Using Orthodontic Wax Can Help

Sometimes the rough parts of your braces may irritate your cheeks and lips, making them sore. Your orthodontist will give you some orthodontic wax, which can be used to cover any rough or sharp areas. While the wax can offer you a bit of relief, using it too often can keep your mouth from getting comfortable with the braces. Try to go longer and longer without the wax until your mouth adjusts and your lips and cheeks toughen up a bit.

Try Over-the-Counter Pain Relievers for Discomfort

Many patients experience soreness and sensitivity in the teeth and jaws, and it’s generally the most pronounced within the first few days after getting braces and for a day or so after having adjustments done. This is actually a good sign your braces are working, but if needed, you can take over-the-counter pain relievers like ibuprofen or acetaminophen to reduce the discomfort in the first few days.

Dietary Adjustments to Make

Not only will you need to make some adjustments to your diet so things don’t get stuck in your braces, but you may find that your braces change your bite as well. Sensitivity right after brackets and wires are applied may make it difficult to eat. Here are a few dietary and eating tips to keep in mind as you adjust:

  • Stick with soft foods for the first few days after you get braces since teeth are often sensitive when biting down.
  • Eat more slowly as you get used to having the brackets and wires in your mouth.
  • Avoid extremely hard, sticky, or chewy foods while you have braces.

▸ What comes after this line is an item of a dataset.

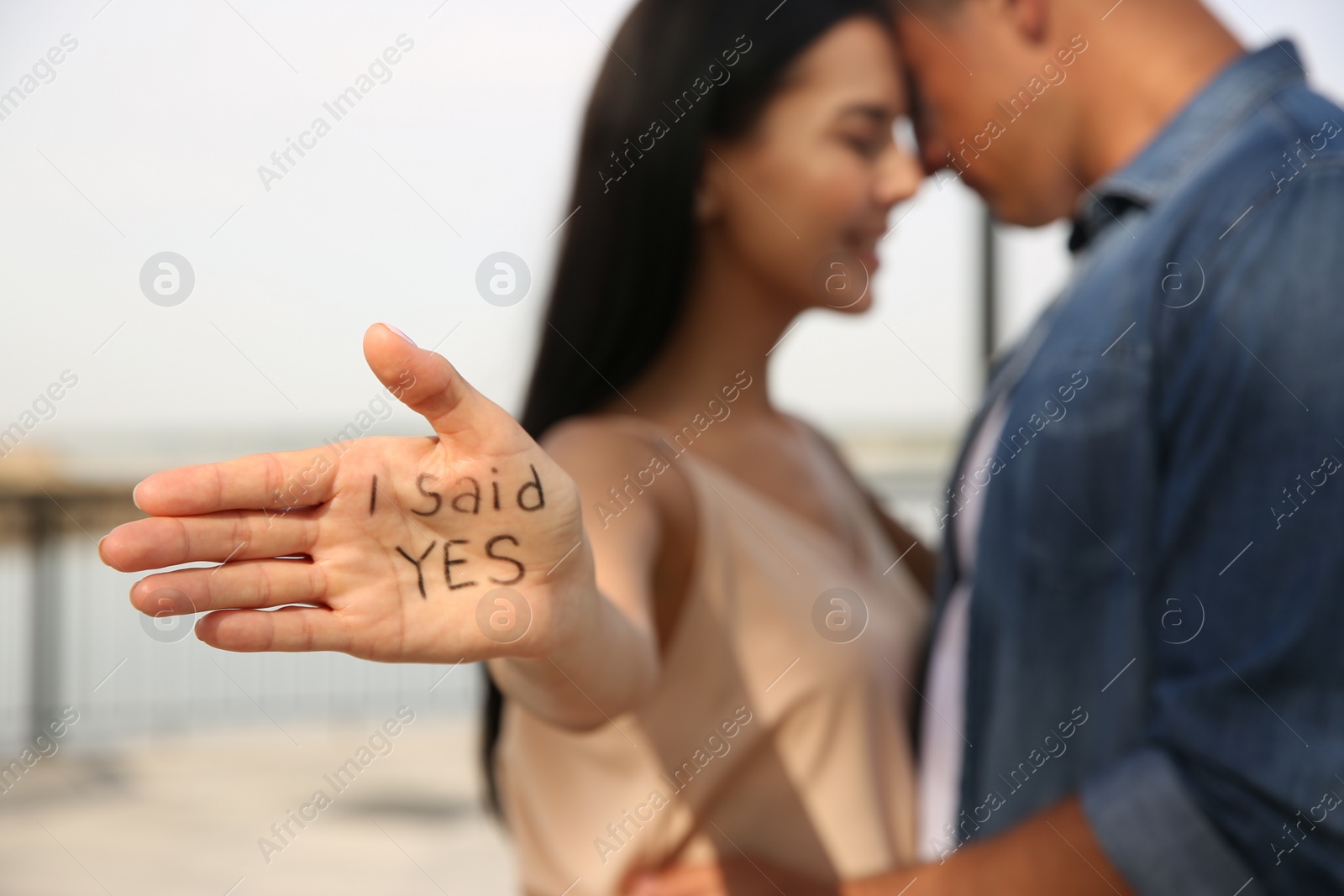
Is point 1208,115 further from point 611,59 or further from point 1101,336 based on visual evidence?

Not only can they get stuck in braces, but these foods could also break them.
  • Many patients find it’s difficult to bite with their front teeth, and you may need to adjust to biting with the side of your mouth.

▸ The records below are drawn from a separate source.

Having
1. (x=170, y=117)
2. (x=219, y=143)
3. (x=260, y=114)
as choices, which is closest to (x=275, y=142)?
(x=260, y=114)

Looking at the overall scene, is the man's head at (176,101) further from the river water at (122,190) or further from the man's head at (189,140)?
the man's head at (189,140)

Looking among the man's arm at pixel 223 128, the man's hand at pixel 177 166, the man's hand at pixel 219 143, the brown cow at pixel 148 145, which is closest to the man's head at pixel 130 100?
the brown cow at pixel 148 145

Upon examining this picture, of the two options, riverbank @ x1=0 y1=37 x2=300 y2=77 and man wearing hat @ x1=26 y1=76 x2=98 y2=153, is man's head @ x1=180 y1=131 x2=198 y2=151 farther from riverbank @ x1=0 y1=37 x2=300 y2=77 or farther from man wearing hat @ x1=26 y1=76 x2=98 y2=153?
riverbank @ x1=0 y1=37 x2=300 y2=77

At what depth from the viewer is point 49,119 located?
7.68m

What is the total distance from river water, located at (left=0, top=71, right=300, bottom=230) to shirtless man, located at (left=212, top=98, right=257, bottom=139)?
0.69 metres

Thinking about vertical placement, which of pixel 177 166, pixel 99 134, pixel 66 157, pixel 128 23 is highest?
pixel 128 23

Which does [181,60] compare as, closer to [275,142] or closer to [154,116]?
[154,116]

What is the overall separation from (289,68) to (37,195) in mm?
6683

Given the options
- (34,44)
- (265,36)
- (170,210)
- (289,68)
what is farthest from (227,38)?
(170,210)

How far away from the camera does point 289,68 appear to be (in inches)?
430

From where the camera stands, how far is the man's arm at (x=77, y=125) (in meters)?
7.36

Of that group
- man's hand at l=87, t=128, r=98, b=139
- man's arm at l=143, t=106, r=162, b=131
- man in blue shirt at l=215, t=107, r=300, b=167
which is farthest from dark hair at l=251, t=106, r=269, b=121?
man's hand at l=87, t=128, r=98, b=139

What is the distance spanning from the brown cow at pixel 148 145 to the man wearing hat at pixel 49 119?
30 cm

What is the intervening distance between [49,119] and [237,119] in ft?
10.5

Cleaning Your Teeth and Braces

The brackets and wires of your braces create many nooks and crannies where food particles can get trapped, so you’ll need to brush and floss more carefully. A water flosser can be an excellent adjunct for traditional flossing and will make it easier to get between teeth and brackets. An electric toothbrush is also good for getting to all the crevices now that you have braces, but a manual toothbrush can also get the job done. It’s critical to brush after every meal, so it’s a good idea to have a travel toothbrush to take to school or work so you don’t miss out on brushing. Remember, taking great care to keep your teeth and braces clean will reduce the risk of gum irritation, cavities, and unsightly white spots around the brackets.

It’s the first few days of wearing your new braces that will be a big adjustment. However, with a few tips to guide you everything should feel normal soon after, and you’ll be even closer to that straight, beautiful smile you have always wanted.